(Your goal):
Retype every one of the records below word for word, with the same lines and punctuation.

(Supplied data):
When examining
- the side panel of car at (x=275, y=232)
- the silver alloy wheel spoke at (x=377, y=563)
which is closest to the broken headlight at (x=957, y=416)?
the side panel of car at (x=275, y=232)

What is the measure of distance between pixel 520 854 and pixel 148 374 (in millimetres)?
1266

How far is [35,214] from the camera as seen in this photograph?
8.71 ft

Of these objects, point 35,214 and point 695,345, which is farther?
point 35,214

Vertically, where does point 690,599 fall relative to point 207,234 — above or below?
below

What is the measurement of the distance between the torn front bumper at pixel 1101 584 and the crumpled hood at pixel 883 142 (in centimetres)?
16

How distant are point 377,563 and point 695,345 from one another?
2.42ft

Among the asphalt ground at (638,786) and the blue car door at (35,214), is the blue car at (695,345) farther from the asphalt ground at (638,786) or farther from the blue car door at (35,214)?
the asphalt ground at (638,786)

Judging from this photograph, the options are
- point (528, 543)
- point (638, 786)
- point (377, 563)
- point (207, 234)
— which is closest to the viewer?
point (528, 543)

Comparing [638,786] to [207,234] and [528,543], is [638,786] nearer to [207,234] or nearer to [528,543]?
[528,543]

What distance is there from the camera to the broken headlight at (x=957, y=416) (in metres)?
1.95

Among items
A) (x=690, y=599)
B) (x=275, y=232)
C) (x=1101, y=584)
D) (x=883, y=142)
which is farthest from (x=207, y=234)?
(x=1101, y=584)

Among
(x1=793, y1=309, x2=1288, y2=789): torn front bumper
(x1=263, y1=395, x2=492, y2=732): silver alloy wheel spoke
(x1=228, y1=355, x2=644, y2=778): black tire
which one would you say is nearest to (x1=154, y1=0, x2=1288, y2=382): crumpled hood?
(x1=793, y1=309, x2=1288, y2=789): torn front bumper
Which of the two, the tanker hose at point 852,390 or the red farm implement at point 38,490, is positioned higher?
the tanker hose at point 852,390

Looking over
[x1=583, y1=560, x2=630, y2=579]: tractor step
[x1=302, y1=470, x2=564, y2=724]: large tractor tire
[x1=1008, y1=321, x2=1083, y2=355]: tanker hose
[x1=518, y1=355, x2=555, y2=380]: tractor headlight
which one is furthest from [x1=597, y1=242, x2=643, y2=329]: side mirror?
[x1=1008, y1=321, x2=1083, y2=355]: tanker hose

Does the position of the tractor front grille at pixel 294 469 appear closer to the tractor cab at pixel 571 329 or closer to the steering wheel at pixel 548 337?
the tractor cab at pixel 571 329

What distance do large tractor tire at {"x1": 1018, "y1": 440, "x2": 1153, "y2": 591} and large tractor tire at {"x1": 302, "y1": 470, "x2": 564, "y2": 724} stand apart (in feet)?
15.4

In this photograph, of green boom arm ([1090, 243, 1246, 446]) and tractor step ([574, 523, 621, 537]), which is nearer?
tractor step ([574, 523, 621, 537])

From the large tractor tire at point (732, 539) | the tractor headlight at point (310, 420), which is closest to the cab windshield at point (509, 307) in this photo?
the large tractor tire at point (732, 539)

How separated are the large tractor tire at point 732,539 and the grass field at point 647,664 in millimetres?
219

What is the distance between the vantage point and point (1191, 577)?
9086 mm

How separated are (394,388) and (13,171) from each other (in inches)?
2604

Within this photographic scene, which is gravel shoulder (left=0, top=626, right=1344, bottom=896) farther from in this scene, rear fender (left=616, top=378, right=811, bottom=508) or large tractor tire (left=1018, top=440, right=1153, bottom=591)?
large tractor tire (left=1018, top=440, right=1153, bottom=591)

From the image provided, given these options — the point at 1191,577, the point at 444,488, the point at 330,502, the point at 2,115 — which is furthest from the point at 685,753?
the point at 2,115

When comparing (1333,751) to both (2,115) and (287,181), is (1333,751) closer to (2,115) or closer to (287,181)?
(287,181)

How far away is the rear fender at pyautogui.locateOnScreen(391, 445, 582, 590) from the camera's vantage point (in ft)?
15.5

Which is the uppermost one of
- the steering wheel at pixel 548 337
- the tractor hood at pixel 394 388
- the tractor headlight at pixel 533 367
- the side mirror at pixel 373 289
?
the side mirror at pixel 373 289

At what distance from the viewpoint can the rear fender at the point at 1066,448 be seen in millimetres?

(Answer for this exercise):
When examining
- the side panel of car at (x=275, y=232)
- the silver alloy wheel spoke at (x=377, y=563)
which is closest to the broken headlight at (x=957, y=416)?
the side panel of car at (x=275, y=232)

What is the measure of distance between pixel 520 854 and pixel 148 374 (in millimetres)?
1266

How far is [35,214] from the camera as seen in this photograph?
8.71 ft

Of these objects, point 35,214 and point 695,345, which is farther?
point 35,214

Vertically, where does point 690,599 fall relative to point 207,234 — above or below?
below

What is the measurement of the distance between the torn front bumper at pixel 1101 584 and the crumpled hood at pixel 883 142 (in centimetres)?
16

How distant are point 377,563 and point 695,345 from one another?
2.42ft

Among the asphalt ground at (638,786) and the blue car door at (35,214), is the blue car at (695,345) farther from the asphalt ground at (638,786) or farther from the blue car door at (35,214)?
the asphalt ground at (638,786)

Judging from this photograph, the options are
- point (528, 543)
- point (638, 786)
- point (377, 563)
- point (207, 234)
— which is closest to the viewer?
point (528, 543)

Comparing [638,786] to [207,234] and [528,543], is [638,786] nearer to [207,234] or nearer to [528,543]?
[528,543]

What distance is there from the camera to the broken headlight at (x=957, y=416) (in metres)?
1.95

Among items
A) (x=690, y=599)
B) (x=275, y=232)
C) (x=1101, y=584)
D) (x=883, y=142)
which is farthest from (x=207, y=234)?
(x=1101, y=584)

Among
(x1=793, y1=309, x2=1288, y2=789): torn front bumper
(x1=263, y1=395, x2=492, y2=732): silver alloy wheel spoke
(x1=228, y1=355, x2=644, y2=778): black tire
which one would you say is nearest to (x1=154, y1=0, x2=1288, y2=382): crumpled hood?
(x1=793, y1=309, x2=1288, y2=789): torn front bumper
Which of the two, the tanker hose at point 852,390 or the red farm implement at point 38,490, is positioned higher?
the tanker hose at point 852,390

Looking over
[x1=583, y1=560, x2=630, y2=579]: tractor step
[x1=302, y1=470, x2=564, y2=724]: large tractor tire
[x1=1008, y1=321, x2=1083, y2=355]: tanker hose
[x1=518, y1=355, x2=555, y2=380]: tractor headlight
which one is furthest from [x1=597, y1=242, x2=643, y2=329]: side mirror?
[x1=1008, y1=321, x2=1083, y2=355]: tanker hose

Does the position of the tractor front grille at pixel 294 469 appear closer to the tractor cab at pixel 571 329 or closer to the steering wheel at pixel 548 337?
the tractor cab at pixel 571 329

What distance do large tractor tire at {"x1": 1018, "y1": 440, "x2": 1153, "y2": 591} and large tractor tire at {"x1": 302, "y1": 470, "x2": 564, "y2": 724} stand apart (in feet)?
15.4

In this photograph, of green boom arm ([1090, 243, 1246, 446]) and tractor step ([574, 523, 621, 537]), which is nearer?
tractor step ([574, 523, 621, 537])

From the large tractor tire at point (732, 539) | the tractor headlight at point (310, 420), which is closest to the cab windshield at point (509, 307) in this photo?
the large tractor tire at point (732, 539)

How separated are the large tractor tire at point 732,539 and the grass field at point 647,664 in millimetres?
219

What is the distance between the vantage point and point (1191, 577)?
9086 mm

How separated are (394,388) and (13,171) from each other (in inches)?
2604

Within this photographic scene, which is gravel shoulder (left=0, top=626, right=1344, bottom=896) farther from in this scene, rear fender (left=616, top=378, right=811, bottom=508) or large tractor tire (left=1018, top=440, right=1153, bottom=591)?
large tractor tire (left=1018, top=440, right=1153, bottom=591)

From the image provided, given these options — the point at 1191,577, the point at 444,488, the point at 330,502, the point at 2,115 — which is furthest from the point at 685,753?
the point at 2,115

When comparing (1333,751) to both (2,115) and (287,181), is (1333,751) closer to (2,115) or closer to (287,181)?
(287,181)

How far away is the rear fender at pyautogui.locateOnScreen(391, 445, 582, 590) from the camera's vantage point (in ft)?
15.5

Which is the uppermost one of
- the steering wheel at pixel 548 337
- the tractor hood at pixel 394 388
- the tractor headlight at pixel 533 367
- the side mirror at pixel 373 289
?
the side mirror at pixel 373 289

At what distance from the viewpoint can the rear fender at the point at 1066,448 be seen in millimetres?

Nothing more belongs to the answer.